Monday, November 23, 2015

Metta Mindfulness Silent Retreat - The Insights and the Spacious Spaces…..


Above:  Imbetween Spaces, Encaustic Mixed Media, 2015.

I had truly forgotten the sweet feeling of quietness, to invite peace, ease and happiness into my life, with each daily moment, and the embracing of these imbetween spaces.

Coming off a 4-day silent Metta, (the Pali word for lovingkindness and friendliness) mindfulness meditation retreat, run by True North Insight (TNI) with three powerful teachers, Molly Swan, Jill Davey and Patricia Rockman, where the theme was on the 'heart of mindfulness'.  The journey with all its conditions were as they needed to be, which I see now but didn't at first.  The Loyola House in Guelph have these beautiful trails to get lost within and the food was soul nourishing and healing.  The container provided by these three wonderful women has filled my heart and soul with love, gratitude and peace - it has been a gift.


This gift of mindfully sitting, walking, eating in silence for four days has provided a new awakening that is only a sliver of what still has yet to unfold.   The coming into silence was anything but silent in many ways, the incessant chatter from my own mind, the memories of sweet blissful love, and the haltering sorrows of loss and heartache, all came sweeping into this silence, and for days it continued…

The first two days was filled with my excruciating sleepiness, pure exhaustion came flooding in and the pain of sitting in every joint….was this exhaustion or avoidance?

I try to sit, meditate, to be still, to allow what may surface, reciting the metta phrases of love, safety and peace…yet all I get is sleepiness, I fall asleep, time and time again…. I try, really TRY, I hold my posture, breathe deeply, even force my eyes to open but all I get is sleepiness, it finds me time and time again..this is my struggle.  Again I ask, is this exhaustion or avoidance or an invitation to renunciation?
========
_REQUEST 1_
According to the retreat account, what does the Pali word "Metta" mean?
_REQUEST 2_
Write a continuation of the retreat account, picking up after its final sentence, "Again I ask, is this exhaustion or avoidance or an invitation to renunciation?"
The records that follow come from a separate source and are unrelated to the retreat account.

_STORED DATA_
========
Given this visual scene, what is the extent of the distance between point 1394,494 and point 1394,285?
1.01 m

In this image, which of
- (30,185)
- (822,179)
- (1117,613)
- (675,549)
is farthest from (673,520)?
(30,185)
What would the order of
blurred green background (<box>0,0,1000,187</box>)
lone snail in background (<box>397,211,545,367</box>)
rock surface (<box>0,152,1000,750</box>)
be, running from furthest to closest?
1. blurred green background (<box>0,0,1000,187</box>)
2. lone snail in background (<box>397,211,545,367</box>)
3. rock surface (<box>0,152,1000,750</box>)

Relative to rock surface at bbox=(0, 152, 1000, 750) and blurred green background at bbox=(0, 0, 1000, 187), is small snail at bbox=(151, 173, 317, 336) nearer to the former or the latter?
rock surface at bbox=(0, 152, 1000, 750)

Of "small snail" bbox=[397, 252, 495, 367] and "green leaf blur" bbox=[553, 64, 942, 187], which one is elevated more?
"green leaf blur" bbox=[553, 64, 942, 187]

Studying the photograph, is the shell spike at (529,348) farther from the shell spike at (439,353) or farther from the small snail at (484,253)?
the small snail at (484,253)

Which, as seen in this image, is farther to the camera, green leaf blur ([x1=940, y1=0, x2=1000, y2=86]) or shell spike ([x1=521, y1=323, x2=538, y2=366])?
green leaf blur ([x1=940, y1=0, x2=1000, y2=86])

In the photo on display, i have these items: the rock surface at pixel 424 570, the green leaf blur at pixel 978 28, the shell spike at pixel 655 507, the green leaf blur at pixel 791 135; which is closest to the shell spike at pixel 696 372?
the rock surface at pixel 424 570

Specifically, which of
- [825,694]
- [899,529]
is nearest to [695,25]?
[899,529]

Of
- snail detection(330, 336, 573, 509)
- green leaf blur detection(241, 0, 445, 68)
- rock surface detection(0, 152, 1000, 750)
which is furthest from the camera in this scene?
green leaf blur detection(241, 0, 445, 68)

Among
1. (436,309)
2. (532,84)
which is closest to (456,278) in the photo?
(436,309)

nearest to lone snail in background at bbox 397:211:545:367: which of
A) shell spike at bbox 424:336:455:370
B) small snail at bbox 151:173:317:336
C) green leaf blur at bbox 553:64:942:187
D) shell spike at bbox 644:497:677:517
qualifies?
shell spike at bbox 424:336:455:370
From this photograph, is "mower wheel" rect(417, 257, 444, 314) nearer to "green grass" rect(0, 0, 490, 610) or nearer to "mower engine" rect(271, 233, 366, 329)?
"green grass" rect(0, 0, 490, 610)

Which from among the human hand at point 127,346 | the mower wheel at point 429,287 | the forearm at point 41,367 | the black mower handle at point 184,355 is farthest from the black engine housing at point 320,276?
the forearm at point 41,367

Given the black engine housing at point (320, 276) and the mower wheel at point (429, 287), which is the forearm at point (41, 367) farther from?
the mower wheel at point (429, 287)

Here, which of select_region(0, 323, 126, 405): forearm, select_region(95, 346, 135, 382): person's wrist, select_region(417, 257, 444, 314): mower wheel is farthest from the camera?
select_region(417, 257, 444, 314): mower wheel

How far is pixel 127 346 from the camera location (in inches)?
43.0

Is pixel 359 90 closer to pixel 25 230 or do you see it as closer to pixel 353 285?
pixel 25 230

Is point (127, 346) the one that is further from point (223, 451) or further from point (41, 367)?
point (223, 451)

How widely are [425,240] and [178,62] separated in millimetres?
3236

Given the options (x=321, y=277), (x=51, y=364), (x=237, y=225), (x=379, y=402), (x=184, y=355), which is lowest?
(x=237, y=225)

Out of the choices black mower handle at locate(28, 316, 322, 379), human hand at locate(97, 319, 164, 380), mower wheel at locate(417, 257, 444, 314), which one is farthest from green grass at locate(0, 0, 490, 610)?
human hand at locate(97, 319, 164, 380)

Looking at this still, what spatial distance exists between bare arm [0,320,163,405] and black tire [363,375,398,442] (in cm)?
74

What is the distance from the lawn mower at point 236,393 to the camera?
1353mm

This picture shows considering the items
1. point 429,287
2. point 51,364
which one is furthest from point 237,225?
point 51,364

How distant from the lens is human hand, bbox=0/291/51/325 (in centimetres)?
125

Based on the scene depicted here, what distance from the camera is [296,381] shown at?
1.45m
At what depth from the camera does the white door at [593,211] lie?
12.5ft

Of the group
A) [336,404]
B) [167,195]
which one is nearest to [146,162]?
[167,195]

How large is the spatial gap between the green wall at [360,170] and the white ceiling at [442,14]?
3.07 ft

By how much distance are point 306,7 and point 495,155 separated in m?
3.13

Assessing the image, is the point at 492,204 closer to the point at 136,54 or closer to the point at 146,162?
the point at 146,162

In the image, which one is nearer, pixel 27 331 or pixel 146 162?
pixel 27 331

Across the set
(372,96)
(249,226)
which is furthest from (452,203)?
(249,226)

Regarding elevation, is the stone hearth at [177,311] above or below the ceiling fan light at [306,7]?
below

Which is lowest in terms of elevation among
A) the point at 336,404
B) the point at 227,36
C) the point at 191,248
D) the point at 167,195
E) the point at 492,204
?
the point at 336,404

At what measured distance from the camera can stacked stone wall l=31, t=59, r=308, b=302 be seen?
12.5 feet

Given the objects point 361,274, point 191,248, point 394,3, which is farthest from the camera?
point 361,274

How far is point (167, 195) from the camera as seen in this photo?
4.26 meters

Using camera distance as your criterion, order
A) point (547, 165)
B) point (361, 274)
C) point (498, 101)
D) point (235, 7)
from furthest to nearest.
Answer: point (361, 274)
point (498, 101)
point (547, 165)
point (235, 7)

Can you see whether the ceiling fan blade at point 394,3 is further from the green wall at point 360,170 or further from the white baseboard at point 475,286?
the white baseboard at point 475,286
========
_FINAL RESULT 1_
Lovingkindness and friendliness.

_FINAL RESULT 2_
It crosses my mind, "what have I done, is there still time to leave, to run away?". …But deep within I know  I am here in the right time and place.  I'm here as I need to be.   The day seems endless the sitting (the falling asleep in my case) the walking, the standing, the walking, the eating, all in silence, and all with intent and so it goes on….all the while inviting Metta, for self, for the benefactor, the friend, the stranger, the unfriendly one, and all beings….sending Metta through myself, my heart making space for them all.

This reminded me of Rumi's poem, the GUEST HOUSE, to invite each guest with welcome arms, to sit, drink with them to listen intently.  And so I get through the first day (barely) and the second day there seems to be a sweet settling, and I think maybe I can actually get some meditation done today, to sit, but 'nope' sleepiness arrives at my door again.  This is when I realize the exhaustion is my guest to welcome in, to sit with to have tea and listen to intently.

That evening Jill Davey, gives a magnificent Dharma talk on 'happiness'…What is it?  How do I get it? How come everyone else seems to have it?  And like some, I too want those 'boots', - Yes that will make me happy, right?  The newly renovated garage, the perfect kitchen, and the pristine English style garden, with just the right amount of wildness, with no weeds…this will do it, bring me happiness?  Right!!!…Happiness is within - The making do with what is showing up, inviting a welcoming embrace for it all, being mindful with our thoughts, our reactions, our preferences, dislikes and likes, being loving with our imperfections….Being curious about it all, that is how I find my 'awake', whether it makes me happy or not.  This is what is finding peace and harmony is, being in the moment - a perspective.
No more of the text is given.